# The Recurrent Neural Network

## Learning objectives

1. Understand the principles behind the creation of the recurrent neural network
2. MATH
3. CODE/MODELS
4. MORE STUFF

## Historical and theoretical background

The poet Derlmore Schartz once wrote: **"...time is the fire in which we burn"**. We can't scape time. Time is embedded in every human thought and action. Yet, so far, we have been oblivious to the role of time in neural network modeling. Indeed, in all models we have examined so far we have implicitly assumed that **data is "perceived" all at once**, although there are countless examples where time is a critical consideration: movement, speech production, planning, decision-making, etc. We also have implicitly assumed that **past-states have no influence in future-states**. This is, the input pattern at time-step $t-1$ has no influence in the output of time-step $t-0$, or $t+1$, or any subsequent outcome for that matter. In probabilistic jargon, this equals to assume that each sample is drawn independently from each other. We know in many scenarios this is simply not true: when giving a talk, my next utterance will depend upon my past utterances; when running, my last stride will condition my next stride, and so on. You can imagine endless examples.

Multilayer perceptrons and Convolutional Networks, in principle, can be used to approach problems where time and sequences are a consideration. Nevertheless, such architectures where not designed with time in mind, and better architectures have been envisioned. In particular, **Recurrent Neural Networks (RNNs)** are the modern standard to deal with **time-dependent** and/or **sequence-dependent** problems. This type of networks are "recurrent" in the sense that they can **revisit or reuse past states as inputs to predict the next or future states**. To put it plainly, they have **memory**. Indeed, memory is what allow us to incorporate our past thoughts and behaviors into our future thoughts and behaviors.

### Hopfield Network

One of earliest examples of networks incorporating "recurrences" was the so-called **Hopfield Network**, introduced in 1982 by [John Hopfield](https://en.wikipedia.org/wiki/John_Hopfield), at the time, a physicist at Caltech. Hopfield networks were important as they helped to reignite the interest in neural networks in the early '80s (along with backpropagation). Hopfield wanted to address the fundamental question of **emergence** in cognitive systems: Can relatively stable cognitive phenomena, like memories, emerge from the collective action of large numbers of simple neurons? After all, such behavior was observed in other physicial systems like vortex patterns in fluid flow. Brains seemed like another promising candidate.

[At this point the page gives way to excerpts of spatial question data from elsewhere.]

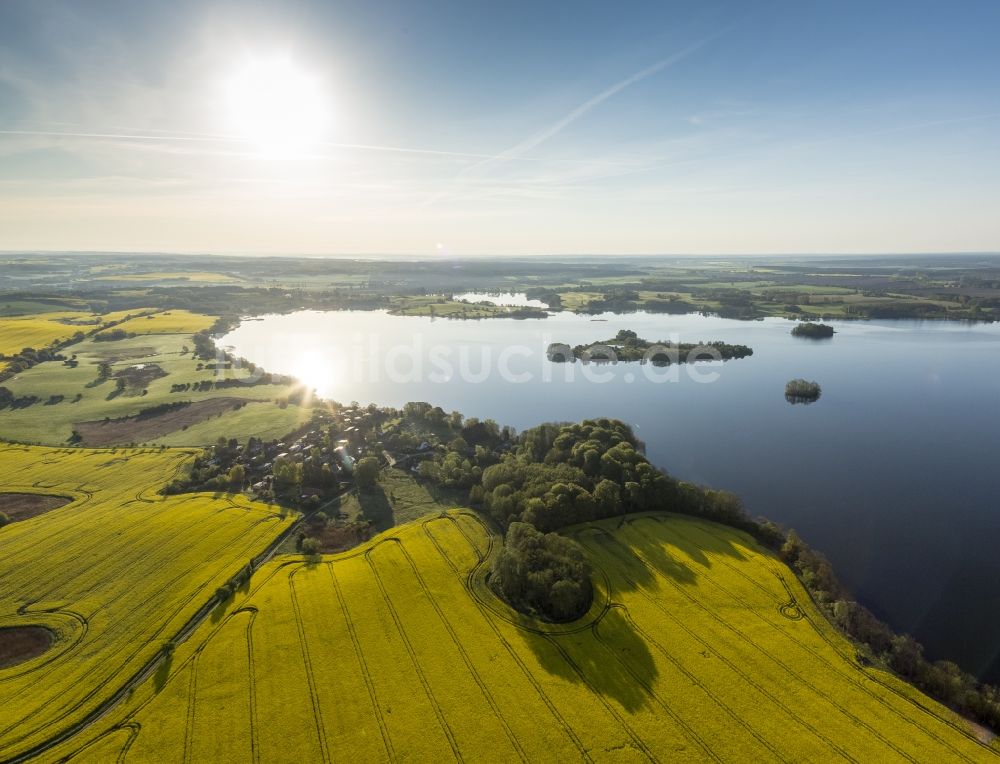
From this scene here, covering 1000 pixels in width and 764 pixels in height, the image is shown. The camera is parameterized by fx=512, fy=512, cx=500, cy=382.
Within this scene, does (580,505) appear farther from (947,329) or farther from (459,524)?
(947,329)

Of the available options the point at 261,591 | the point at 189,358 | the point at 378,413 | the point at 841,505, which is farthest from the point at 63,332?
the point at 841,505

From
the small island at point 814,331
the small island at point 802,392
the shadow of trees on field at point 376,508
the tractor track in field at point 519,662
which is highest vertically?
the small island at point 814,331

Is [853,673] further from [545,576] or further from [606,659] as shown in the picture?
[545,576]

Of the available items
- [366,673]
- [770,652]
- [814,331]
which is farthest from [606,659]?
[814,331]

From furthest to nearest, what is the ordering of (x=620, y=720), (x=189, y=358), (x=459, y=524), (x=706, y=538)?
(x=189, y=358) → (x=459, y=524) → (x=706, y=538) → (x=620, y=720)

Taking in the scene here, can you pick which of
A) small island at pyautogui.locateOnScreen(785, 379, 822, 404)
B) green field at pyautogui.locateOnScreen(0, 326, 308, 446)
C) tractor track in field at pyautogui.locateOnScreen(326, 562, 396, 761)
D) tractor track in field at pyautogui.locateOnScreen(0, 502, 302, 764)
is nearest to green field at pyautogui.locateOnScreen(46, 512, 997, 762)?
tractor track in field at pyautogui.locateOnScreen(326, 562, 396, 761)

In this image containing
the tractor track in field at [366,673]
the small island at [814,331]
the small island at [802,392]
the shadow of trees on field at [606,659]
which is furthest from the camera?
the small island at [814,331]

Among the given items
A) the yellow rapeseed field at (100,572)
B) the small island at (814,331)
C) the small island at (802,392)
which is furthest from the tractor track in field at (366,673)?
the small island at (814,331)

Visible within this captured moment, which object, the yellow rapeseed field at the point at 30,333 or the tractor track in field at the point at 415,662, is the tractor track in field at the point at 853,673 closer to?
the tractor track in field at the point at 415,662
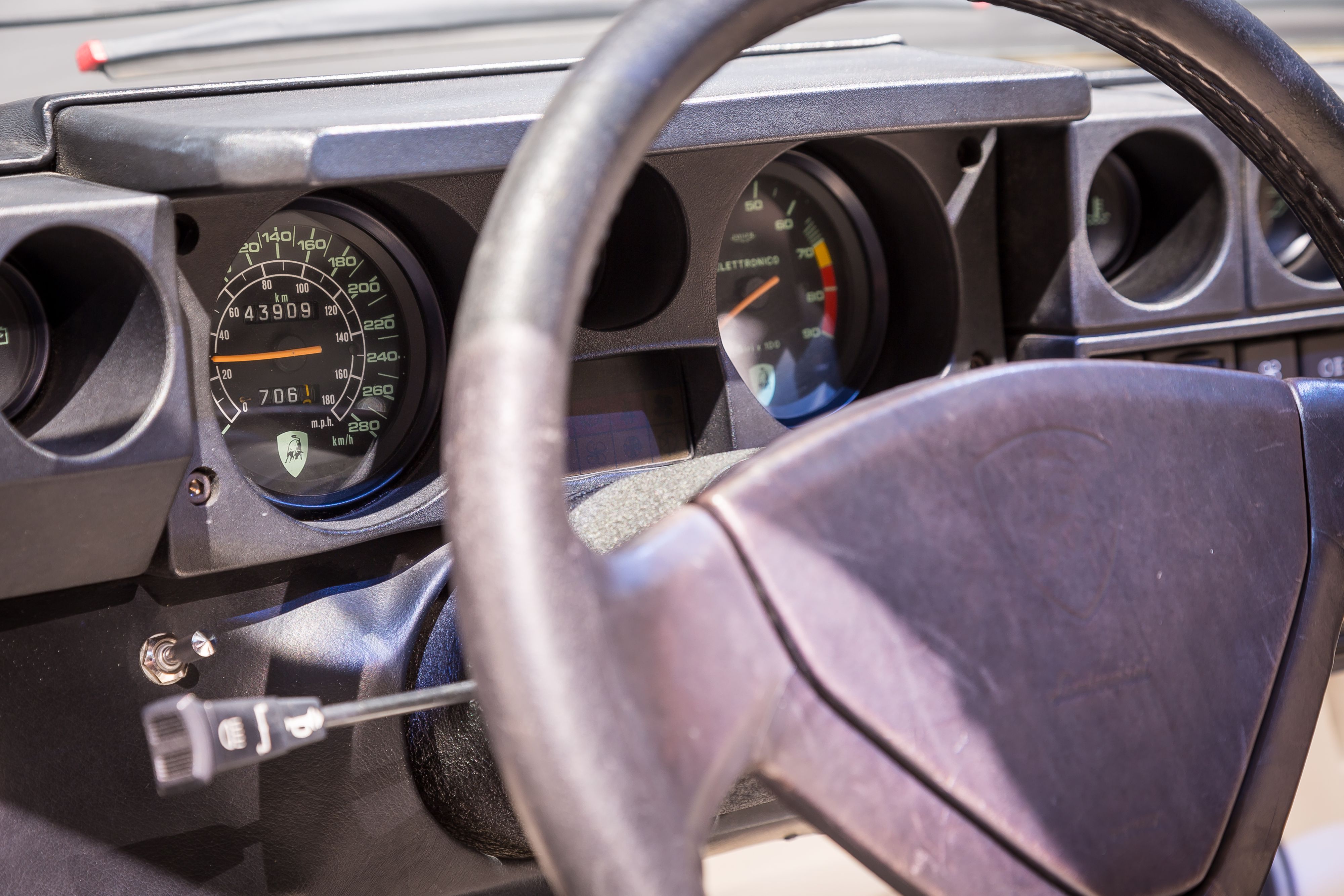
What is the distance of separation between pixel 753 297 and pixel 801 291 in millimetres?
66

Hopfield networks are known as a type of **energy-based** (instead of error-based) network because their properties derive from a global energy-function. In resemblence to the McCulloch-Pitts neuron, Hopfield neurons are binary threshold units but with recurrent instead of feed-forward connections, where each unit is **bi-directionally connected** to each other, as shown in **Figure X**. This means that each unit *receives* inputs and *sends* inputs to every other connected unit. A consequence of this architecture is that **weights values are symmetric**, such that weights *coming into* a unit are the same as the ones *coming out* of a unit. The value of each unit is determined by a linear function wrapped into a threshold function $T$, as $y_i = T(\sum w_{ji}y_j + b_i)$.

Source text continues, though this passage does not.